## RECORDS FOR THE EXERCISE:
-- -- --

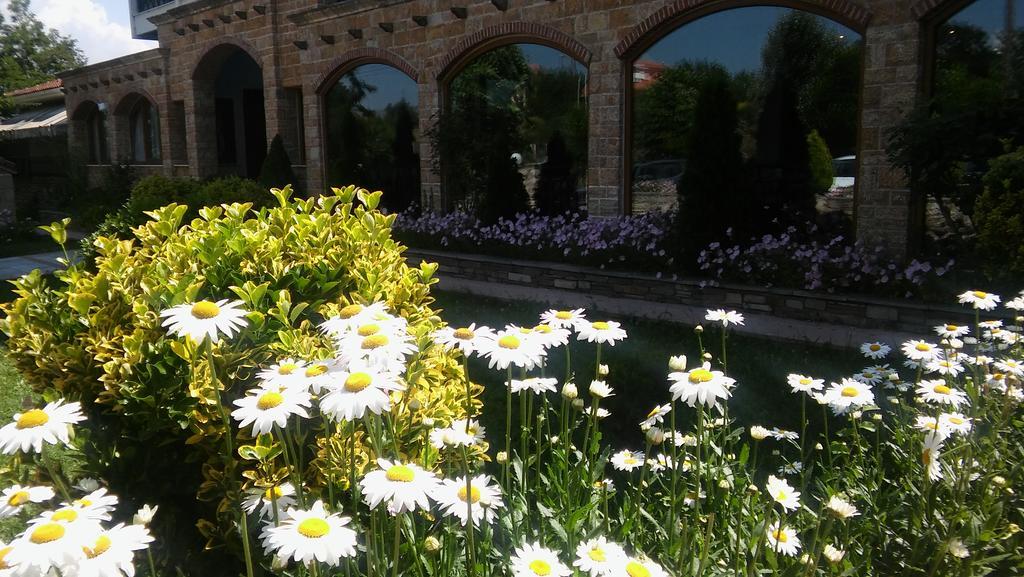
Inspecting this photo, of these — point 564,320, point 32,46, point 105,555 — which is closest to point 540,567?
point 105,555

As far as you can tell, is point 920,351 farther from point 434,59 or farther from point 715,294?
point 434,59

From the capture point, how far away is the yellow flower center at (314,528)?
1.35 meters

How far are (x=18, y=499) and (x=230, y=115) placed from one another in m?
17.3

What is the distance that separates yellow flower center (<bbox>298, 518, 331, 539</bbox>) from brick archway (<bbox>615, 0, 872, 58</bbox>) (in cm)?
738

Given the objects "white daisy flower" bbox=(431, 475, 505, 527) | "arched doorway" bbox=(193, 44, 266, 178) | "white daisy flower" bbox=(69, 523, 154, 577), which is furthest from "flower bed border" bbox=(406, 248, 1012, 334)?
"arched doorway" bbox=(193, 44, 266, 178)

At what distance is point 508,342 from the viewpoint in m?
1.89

-- -- --

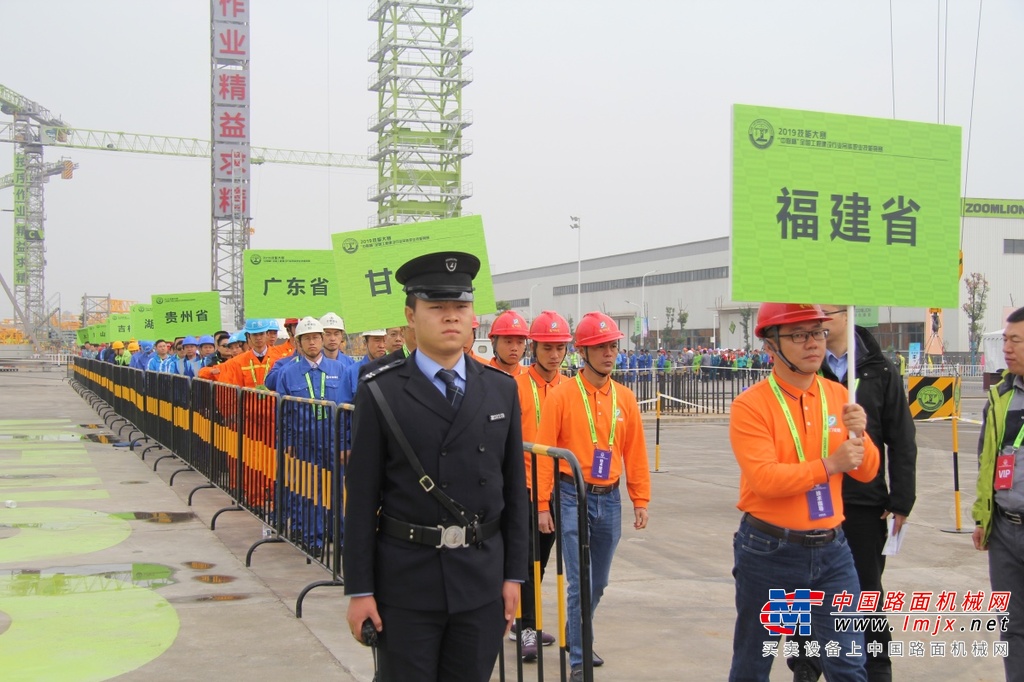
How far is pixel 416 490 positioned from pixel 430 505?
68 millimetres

-- -- --

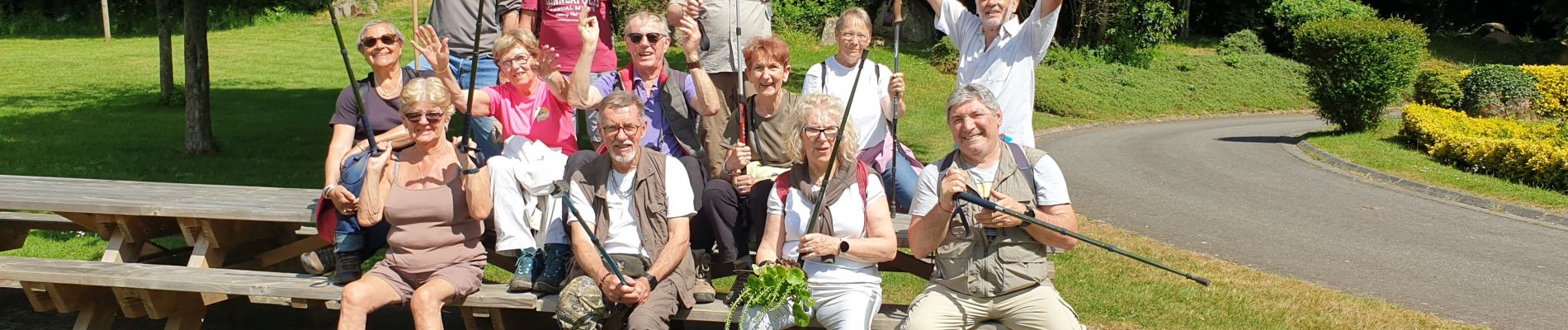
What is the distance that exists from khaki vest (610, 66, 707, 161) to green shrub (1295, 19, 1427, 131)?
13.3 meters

-- -- --

## AIM OF THE EXERCISE:
Reproduce the material unchanged, everything from the line containing "What is the distance that exists" down to the line containing "13.3 meters", both of those lines included.

## FINISHED EXERCISE:
What is the distance that exists from khaki vest (610, 66, 707, 161) to green shrub (1295, 19, 1427, 131)?
13.3 meters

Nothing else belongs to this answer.